Vega’s NCU: Packed Math, Higher IPC, & Higher Clocks

As always, I want to start at the heart of the matter: the shader core. In some respects AMD has not significantly altered their shader core since the launch of the very first GCN parts 5 years ago. Various iterations of GCN have added new instructions and features, but the shader core has remained largely constant, and IPC within the shader core itself hasn’t changed too much. Even Polaris (GCN 4) followed this trend, sharing its whole ISA with GCN 1.2.

With Vega, this is changing. By just how much remains to be seen, but it is clear that even with what we see today, AMD is already undertaking the biggest change to their shader core since the launch of GCN.

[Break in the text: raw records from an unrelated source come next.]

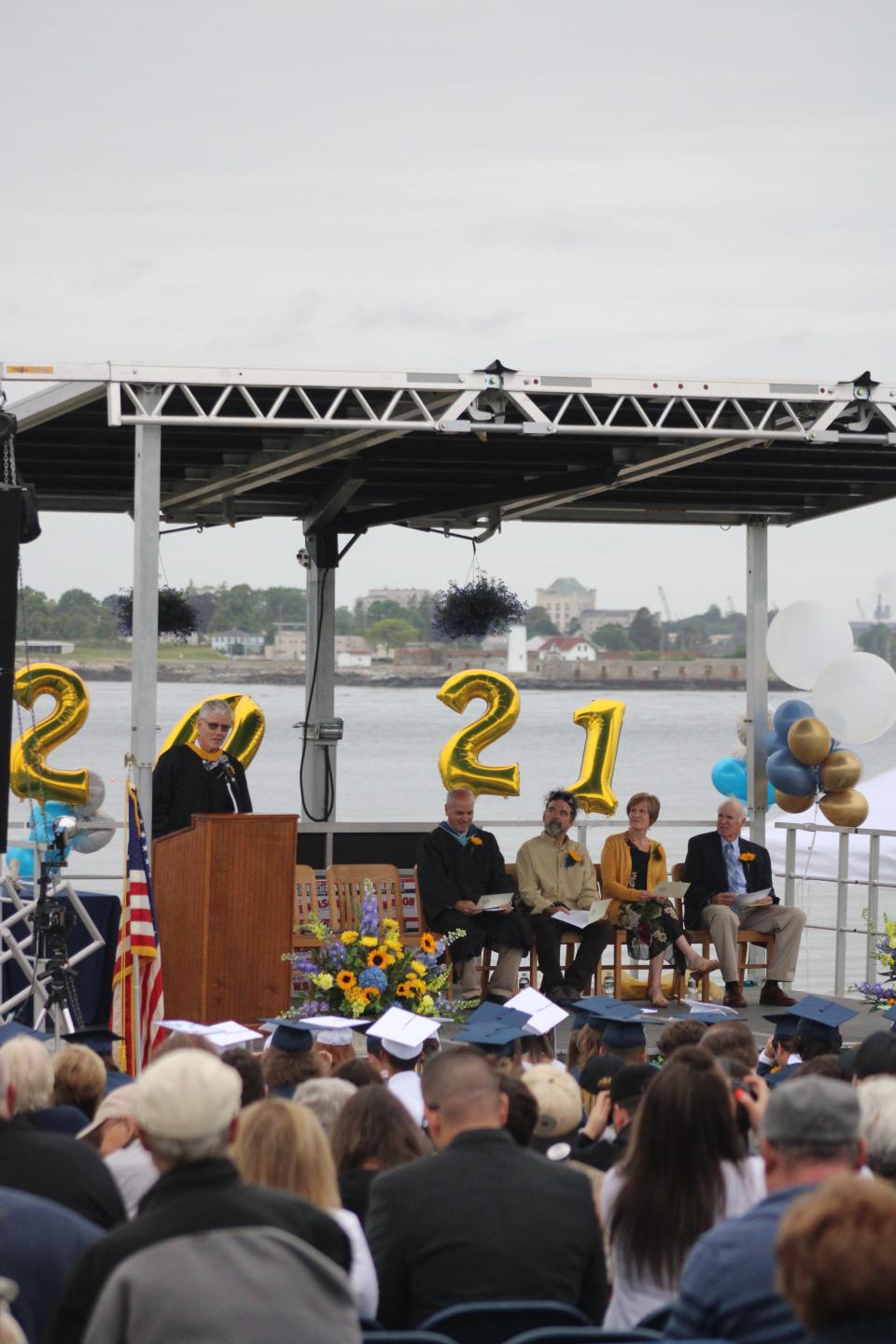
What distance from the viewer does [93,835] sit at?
12.8 meters

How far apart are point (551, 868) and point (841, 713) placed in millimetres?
2606

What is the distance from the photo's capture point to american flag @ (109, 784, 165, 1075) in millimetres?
8109

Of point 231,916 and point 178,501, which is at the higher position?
point 178,501

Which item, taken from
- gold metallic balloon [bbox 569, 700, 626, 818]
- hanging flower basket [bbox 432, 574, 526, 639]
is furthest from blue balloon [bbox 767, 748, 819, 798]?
hanging flower basket [bbox 432, 574, 526, 639]

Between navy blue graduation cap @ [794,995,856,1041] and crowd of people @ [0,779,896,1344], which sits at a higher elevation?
crowd of people @ [0,779,896,1344]

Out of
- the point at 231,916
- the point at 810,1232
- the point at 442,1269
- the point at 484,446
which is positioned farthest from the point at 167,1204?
the point at 484,446

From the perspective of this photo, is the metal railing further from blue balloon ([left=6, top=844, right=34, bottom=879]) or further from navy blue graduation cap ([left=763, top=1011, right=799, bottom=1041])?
blue balloon ([left=6, top=844, right=34, bottom=879])

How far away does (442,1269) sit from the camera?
3.41 meters

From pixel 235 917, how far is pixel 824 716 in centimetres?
543

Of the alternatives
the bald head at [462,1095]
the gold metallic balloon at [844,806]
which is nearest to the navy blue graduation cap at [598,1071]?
the bald head at [462,1095]

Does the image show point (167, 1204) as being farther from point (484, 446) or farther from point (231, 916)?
point (484, 446)

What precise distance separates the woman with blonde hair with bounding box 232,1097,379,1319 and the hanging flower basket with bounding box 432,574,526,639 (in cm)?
1020

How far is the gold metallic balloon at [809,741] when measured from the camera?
39.8ft

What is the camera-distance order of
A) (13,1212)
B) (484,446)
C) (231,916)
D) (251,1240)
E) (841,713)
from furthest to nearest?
(841,713)
(484,446)
(231,916)
(13,1212)
(251,1240)
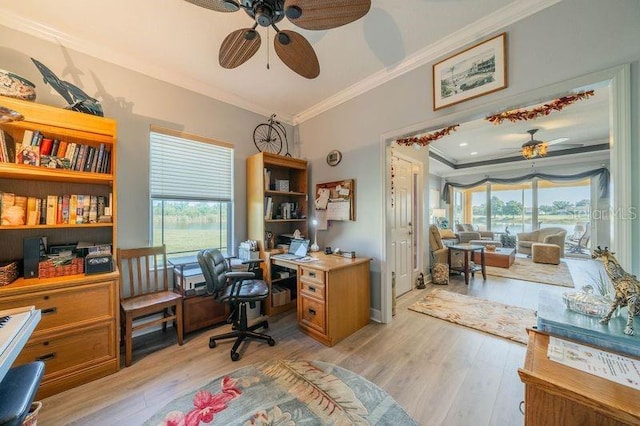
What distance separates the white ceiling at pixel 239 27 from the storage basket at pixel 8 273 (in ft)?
6.27

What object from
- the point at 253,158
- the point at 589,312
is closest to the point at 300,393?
the point at 589,312

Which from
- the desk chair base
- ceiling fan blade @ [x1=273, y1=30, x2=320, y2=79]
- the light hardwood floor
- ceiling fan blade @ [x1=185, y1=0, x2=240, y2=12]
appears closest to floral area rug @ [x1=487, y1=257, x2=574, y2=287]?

Meet the NCU, Vega’s next-generation compute unit. As we already learned from the PlayStation 4 Pro launch and last month’s Radeon Instinct announcement, AMD has been working on adding support for packed math formats for future architectures, and this is coming to fruition in Vega.

With their latest architecture, AMD is now able to handle a pair of FP16 operations inside a single FP32 ALU. This is similar to what NVIDIA has done with their high-end Pascal GP100 GPU (and Tegra X1 SoC), which allows for potentially massive improvements in FP16 throughput. If a pair of instructions are compatible – and by compatible, vendors usually mean instruction-type identical – then those instructions can be packed together on a single FP32 ALU, increasing the number of lower-precision operations that can be performed in a single clock cycle. This is an extension of AMD’s FP16 support in GCN 1.2 & GCN 4, where the company supported FP16 data types for the memory/register space savings, but FP16 operations themselves were processed no faster than FP32 operations.

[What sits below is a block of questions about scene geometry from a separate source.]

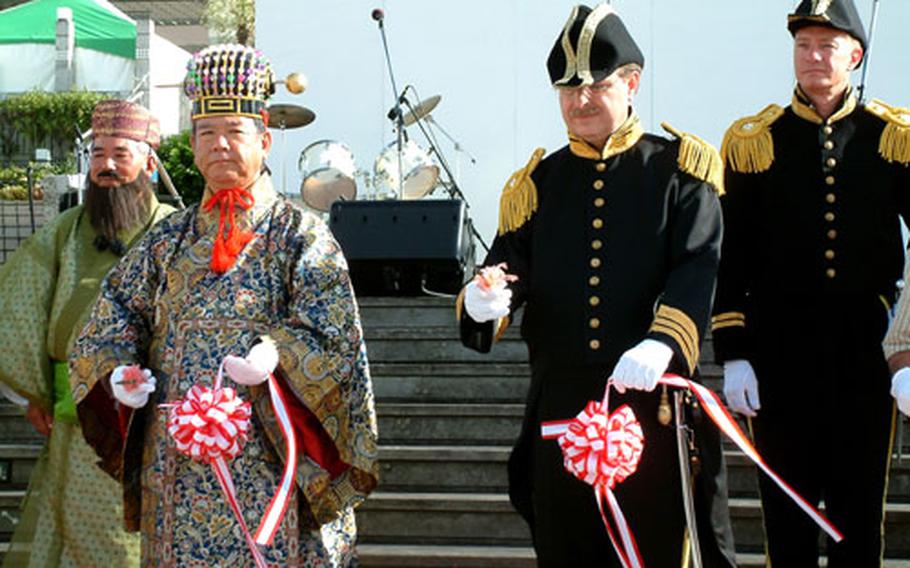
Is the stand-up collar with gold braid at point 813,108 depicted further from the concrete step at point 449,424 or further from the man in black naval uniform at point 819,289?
the concrete step at point 449,424

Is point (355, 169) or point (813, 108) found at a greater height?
point (813, 108)

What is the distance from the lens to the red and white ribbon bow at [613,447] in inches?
124

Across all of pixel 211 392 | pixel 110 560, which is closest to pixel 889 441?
pixel 211 392

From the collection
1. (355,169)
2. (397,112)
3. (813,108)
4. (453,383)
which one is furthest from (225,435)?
(355,169)

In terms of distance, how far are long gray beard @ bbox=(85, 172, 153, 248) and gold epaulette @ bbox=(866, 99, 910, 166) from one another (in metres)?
2.33

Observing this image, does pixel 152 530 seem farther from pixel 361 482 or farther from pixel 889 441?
pixel 889 441

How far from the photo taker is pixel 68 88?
2222 cm

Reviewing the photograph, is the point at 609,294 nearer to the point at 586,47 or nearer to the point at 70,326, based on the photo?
the point at 586,47

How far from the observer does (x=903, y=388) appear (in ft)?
10.2

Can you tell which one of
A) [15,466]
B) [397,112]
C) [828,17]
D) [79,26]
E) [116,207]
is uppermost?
[79,26]

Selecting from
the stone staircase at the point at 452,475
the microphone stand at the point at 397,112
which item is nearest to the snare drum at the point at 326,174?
the microphone stand at the point at 397,112

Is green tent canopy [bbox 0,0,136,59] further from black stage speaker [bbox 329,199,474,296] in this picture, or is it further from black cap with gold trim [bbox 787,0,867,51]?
black cap with gold trim [bbox 787,0,867,51]

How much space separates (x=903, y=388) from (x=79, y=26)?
21426 millimetres

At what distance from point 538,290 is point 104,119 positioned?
1735 millimetres
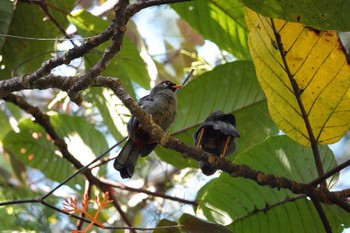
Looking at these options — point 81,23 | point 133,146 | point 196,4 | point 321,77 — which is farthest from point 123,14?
point 81,23

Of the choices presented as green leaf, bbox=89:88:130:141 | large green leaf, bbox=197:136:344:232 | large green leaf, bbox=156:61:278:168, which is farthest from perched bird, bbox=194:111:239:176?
green leaf, bbox=89:88:130:141

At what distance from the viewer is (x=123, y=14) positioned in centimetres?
135

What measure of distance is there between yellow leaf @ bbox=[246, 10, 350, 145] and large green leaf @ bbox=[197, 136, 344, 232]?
0.23 metres

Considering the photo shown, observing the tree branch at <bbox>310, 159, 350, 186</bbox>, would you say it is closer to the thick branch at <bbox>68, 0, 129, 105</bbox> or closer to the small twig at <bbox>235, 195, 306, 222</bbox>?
the small twig at <bbox>235, 195, 306, 222</bbox>

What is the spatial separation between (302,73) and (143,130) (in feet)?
1.30

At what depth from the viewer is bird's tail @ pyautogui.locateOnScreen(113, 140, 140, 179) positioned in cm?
154

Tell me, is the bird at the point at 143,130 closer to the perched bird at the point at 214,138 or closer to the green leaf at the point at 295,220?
the perched bird at the point at 214,138

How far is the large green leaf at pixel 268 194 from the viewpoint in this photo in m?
1.69

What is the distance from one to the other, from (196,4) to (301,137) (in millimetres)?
809

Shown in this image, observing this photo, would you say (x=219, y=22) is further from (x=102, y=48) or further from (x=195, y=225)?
(x=195, y=225)

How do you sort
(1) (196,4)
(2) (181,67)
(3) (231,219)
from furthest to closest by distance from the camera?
(2) (181,67), (1) (196,4), (3) (231,219)

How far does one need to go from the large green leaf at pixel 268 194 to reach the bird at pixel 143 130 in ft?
0.77

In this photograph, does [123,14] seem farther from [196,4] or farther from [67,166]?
[67,166]

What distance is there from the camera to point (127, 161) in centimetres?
155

And while previous announcements may have spoiled that AMD offers support for packed FP16 formats, what we haven’t known for today is that they will also support a high-speed path (analogous to packed FP16) for 8-bit integer operations. INT8 is a data format that has proven especially useful for neural network inference – the actual execution of trained neural networks – and is a major part of what has made NVIDIA’s most recent generation of Pascal GPUs so potent at inferencing. By running dot products and certain other INT8 operations along this path, INT8 performance can be greatly improved.

Though before we get too far – and this is a longer discussion to have closer to Vega’s launch – it’s always important to note when and where these faster operations can be used in consumer workloads, as the odds are most of you reading this are thinking gaming. While FP16 operations can be used for games (and in fact are in the mobile space), in the PC space they are virtually never used. When PC GPUs made the jump to unified shaders in 2006/2007, the decision was made to do everything at FP32 since that’s what vertex shaders typically required to begin with, and it’s only recently that anyone has bothered to look back. So while there is some long-term potential here for Vega’s fast FP16 math to become relevant for gaming, at the moment it wouldn’t do anything. Vega will almost certainly live and die in the gaming space based on its FP32 performance.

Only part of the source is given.